3. Please change "50 doses of Yylenol after another" to "50 doses of Tylenol one after another."

2. In essence, it seems that you may be relying on the following principle, where 'W(A)' stands for 'It is wrong to perform A':

W(x & y) --> W(x)

This principle seems to be obviously false. But if not this principle, then I want to know how you infer from the wrongness of performing a million iterations of the anti-aggregative choice that it must be wrong to perform each iteration of the anti-aggregative choice.

1. Agreed, I don't want to rely on that principle. In your Tylenol case, the various actions are clearly not "independent" in the right way. Rather, the effect of giving a Tylenol at t2 depends on whether a Tylenol was given at t1. But the iterated trade-offs in Parfit's case do seem independent. The value of preventing a year of pain for Bob (at cost of a minute of pain for a million others) does not depend on whether one has (or will) prevent a year of pain for Jim (at similar cost).

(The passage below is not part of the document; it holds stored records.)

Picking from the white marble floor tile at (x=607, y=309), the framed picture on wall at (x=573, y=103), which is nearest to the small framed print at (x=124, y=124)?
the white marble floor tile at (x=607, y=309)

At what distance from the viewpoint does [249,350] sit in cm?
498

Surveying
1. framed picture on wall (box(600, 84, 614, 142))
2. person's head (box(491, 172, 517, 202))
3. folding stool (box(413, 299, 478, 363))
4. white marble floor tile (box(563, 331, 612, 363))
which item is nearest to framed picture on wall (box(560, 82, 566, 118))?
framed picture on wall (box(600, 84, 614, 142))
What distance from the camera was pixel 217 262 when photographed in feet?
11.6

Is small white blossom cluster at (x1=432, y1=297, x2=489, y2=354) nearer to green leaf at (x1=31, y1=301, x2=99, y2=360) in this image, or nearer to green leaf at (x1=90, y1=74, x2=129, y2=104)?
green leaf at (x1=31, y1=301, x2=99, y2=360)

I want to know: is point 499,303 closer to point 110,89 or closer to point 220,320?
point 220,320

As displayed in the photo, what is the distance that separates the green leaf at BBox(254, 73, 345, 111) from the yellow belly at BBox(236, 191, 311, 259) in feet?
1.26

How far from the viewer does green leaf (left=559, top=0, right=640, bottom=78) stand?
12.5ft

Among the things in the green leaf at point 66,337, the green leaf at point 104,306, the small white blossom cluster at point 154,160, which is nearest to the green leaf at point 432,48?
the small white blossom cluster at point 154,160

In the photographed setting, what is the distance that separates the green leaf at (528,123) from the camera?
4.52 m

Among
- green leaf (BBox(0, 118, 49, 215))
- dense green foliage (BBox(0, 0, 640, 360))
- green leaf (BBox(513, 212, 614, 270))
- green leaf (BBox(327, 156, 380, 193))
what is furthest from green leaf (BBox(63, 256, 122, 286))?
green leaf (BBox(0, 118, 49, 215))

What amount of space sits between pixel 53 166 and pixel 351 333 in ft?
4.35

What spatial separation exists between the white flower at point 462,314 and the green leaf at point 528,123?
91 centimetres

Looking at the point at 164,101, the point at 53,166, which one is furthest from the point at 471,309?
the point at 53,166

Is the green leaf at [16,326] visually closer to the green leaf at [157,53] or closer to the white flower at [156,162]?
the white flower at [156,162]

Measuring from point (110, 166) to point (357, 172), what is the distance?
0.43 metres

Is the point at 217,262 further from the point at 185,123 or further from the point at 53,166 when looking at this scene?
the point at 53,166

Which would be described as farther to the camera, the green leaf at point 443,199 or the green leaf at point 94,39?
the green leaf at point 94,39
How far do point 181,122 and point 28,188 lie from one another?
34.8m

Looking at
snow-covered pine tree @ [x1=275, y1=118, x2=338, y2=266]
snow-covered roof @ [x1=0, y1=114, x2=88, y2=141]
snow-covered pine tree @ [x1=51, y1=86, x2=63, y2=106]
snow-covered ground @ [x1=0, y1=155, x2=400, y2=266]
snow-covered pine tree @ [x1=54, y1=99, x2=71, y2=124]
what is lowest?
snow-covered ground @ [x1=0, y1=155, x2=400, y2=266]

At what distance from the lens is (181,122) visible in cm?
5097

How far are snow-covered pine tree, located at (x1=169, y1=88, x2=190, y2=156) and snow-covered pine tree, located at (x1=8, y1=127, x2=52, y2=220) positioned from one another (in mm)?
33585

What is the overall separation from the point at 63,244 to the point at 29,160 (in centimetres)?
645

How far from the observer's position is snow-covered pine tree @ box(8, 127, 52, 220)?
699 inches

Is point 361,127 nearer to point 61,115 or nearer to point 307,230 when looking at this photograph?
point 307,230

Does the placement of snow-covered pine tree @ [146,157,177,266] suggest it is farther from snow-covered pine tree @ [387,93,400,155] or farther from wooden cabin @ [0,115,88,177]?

2. Good. So I think that the key assumption is that they are independent in the relevant sense. Clearly, the consequences of any one iteration of the anti-aggregative choice will be the same regardless of how many other iterations (if any) are performed. But I'm wondering whether the anti-aggregationist could argue that the moral value (or status) of performing any one iteration of the anti-aggregative choice is dependent upon how many other iterations (if any) are performed. I'm pro-aggregation myself, but I do want to understand what all the assumptions are in this type of argument against the anti-aggregationist and whether it is plausible for them to resist any of them. Perhaps, the anti-aggregationist can claim that the number of iterations does affect the reasonableness of rejecting a principle that allows that number of iterations. It's not so obvious to me that they couldn't. So it's not so clear to me that the anti-aggregationist position is as clearly indefensible as you suggest.

3. Yeah, it's possible that contractualists could tweak their view to avoid being committed to a self-defeating sequence of actions. I guess I'm not so interested in that. I'm more interested in the axiological question of whether the (dis)value of the greater harm outweighs that of the many smaller harms, and I think Parfit's thought experiment pretty decisively disproves that. (Which is interesting, since to hold the deontic view without the corresponding axiological view strikes me as pretty unappealing.)

3. Fortunately, in the real world there are always a range of harms that are equally morally pressing, so even deonticists (?) can choose the most efficient intervention from among these in clear conscience.